You have been hired as a consultant for Melody Harmonitune Sdn. Bhd. (MHSB), a manufacturer of fine zithers, to evaluate a capital budgeting proposal. MHSB observes that the market for zithers is growing quickly. To confirm their observation, the company hired a marketing firm to analyse the zither market, at a cost of RM125,000. An excerpt of the marketing report is as follows:
The zither industry will have a rapid expansion in the next four years. With the brand name recognition that MHSB brings to bear, we feel that the company will be able to sell 3,200, 4,300, 3,900, and 2,800 units each year for the next four years, respectively. Again, capitalising on the name recognition of MHSB, we feel that a premium price of RM780 can be charged for each zither.
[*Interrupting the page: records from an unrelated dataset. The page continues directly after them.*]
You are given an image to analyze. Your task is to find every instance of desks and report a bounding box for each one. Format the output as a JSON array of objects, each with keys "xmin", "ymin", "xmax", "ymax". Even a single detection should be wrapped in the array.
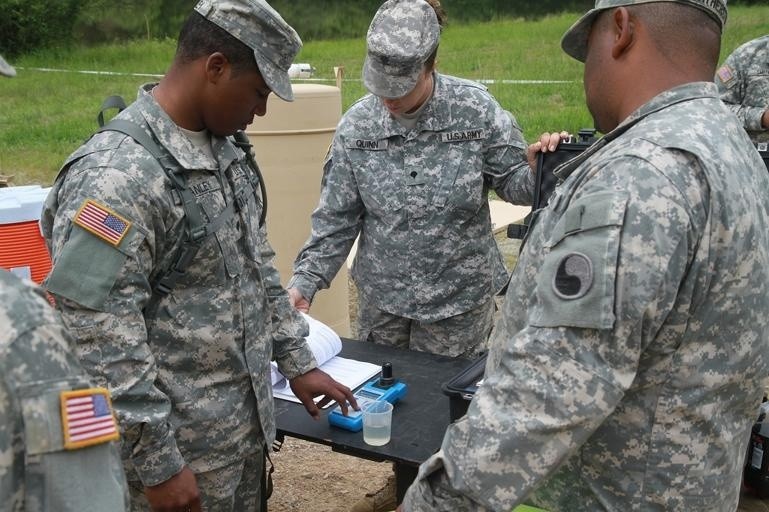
[{"xmin": 275, "ymin": 337, "xmax": 477, "ymax": 508}]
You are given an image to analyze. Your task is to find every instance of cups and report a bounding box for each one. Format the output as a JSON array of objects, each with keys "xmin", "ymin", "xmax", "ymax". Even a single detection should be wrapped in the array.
[{"xmin": 360, "ymin": 399, "xmax": 393, "ymax": 447}]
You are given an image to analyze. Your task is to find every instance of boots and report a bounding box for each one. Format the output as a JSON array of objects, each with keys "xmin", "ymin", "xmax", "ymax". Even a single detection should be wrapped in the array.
[{"xmin": 353, "ymin": 474, "xmax": 406, "ymax": 511}]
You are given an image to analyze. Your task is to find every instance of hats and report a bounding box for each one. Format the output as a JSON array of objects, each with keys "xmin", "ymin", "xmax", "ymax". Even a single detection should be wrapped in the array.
[
  {"xmin": 363, "ymin": 0, "xmax": 441, "ymax": 100},
  {"xmin": 561, "ymin": 0, "xmax": 731, "ymax": 63},
  {"xmin": 192, "ymin": 2, "xmax": 304, "ymax": 103}
]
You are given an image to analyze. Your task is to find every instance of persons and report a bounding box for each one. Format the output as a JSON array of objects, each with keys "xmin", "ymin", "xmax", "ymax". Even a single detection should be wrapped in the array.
[
  {"xmin": 385, "ymin": 0, "xmax": 769, "ymax": 512},
  {"xmin": 281, "ymin": 0, "xmax": 572, "ymax": 363},
  {"xmin": 0, "ymin": 52, "xmax": 134, "ymax": 511},
  {"xmin": 711, "ymin": 33, "xmax": 768, "ymax": 174},
  {"xmin": 36, "ymin": 1, "xmax": 366, "ymax": 511}
]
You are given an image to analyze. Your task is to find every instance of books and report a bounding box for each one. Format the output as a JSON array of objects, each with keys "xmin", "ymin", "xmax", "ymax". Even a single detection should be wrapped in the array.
[{"xmin": 264, "ymin": 311, "xmax": 383, "ymax": 411}]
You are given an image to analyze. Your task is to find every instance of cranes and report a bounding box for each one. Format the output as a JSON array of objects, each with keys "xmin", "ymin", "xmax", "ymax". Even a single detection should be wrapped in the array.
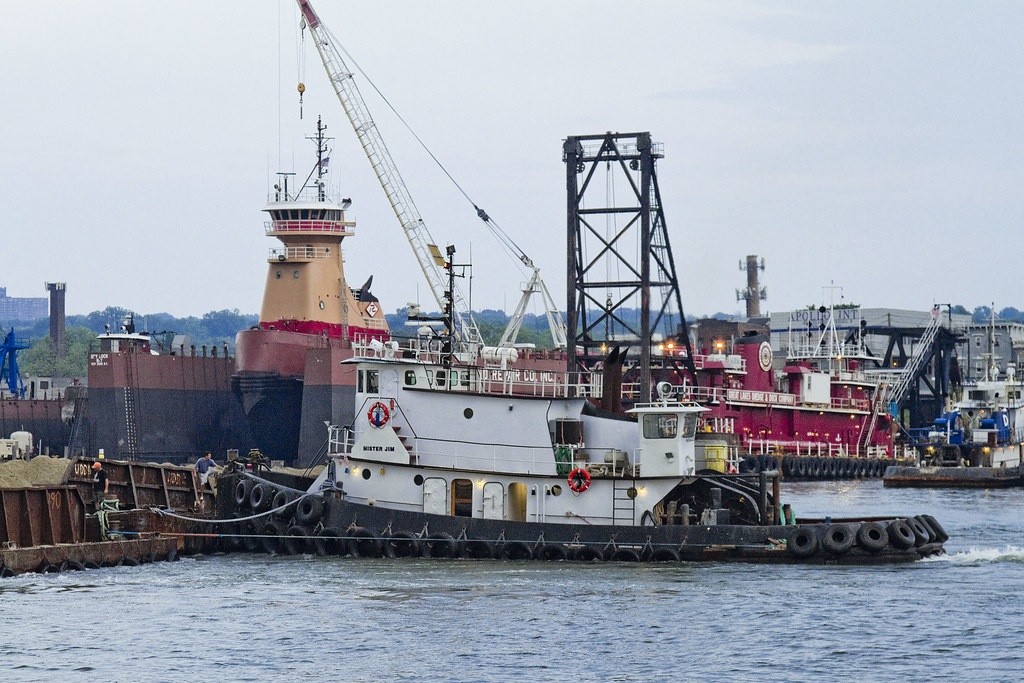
[{"xmin": 294, "ymin": 2, "xmax": 585, "ymax": 371}]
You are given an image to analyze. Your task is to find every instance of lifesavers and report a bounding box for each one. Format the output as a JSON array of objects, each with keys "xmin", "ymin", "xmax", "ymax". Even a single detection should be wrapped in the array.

Because zithers appear to be a fad, we feel at the end of the four-year period, sales should be discontinued.
MHSB agrees to the suggested price for the first year but intends to raise it by RM20 each year. MHSB also believes that fixed costs for the project will be RM425,000 per year, and variable costs are 15 percent of sales for the first two years. Due to inflation MHSB expects that the variable cost per unit will increase to RM120 and RM123 for the third and fourth year, respectively. The equipment necessary for production will cost RM4.2 million and will be depreciated using the straight-line method down to zero by the end of the project period. However, MHSB estimates that the equipment will have a scrap value of RM250,000 at the end of the fourth year. Net working capital of RM125,000 will be required immediately, and thereafter, the working capital requirements will be at 5 percent of sales. MHSB has a 25 percent tax rate, and the required return on the project is 13 percent.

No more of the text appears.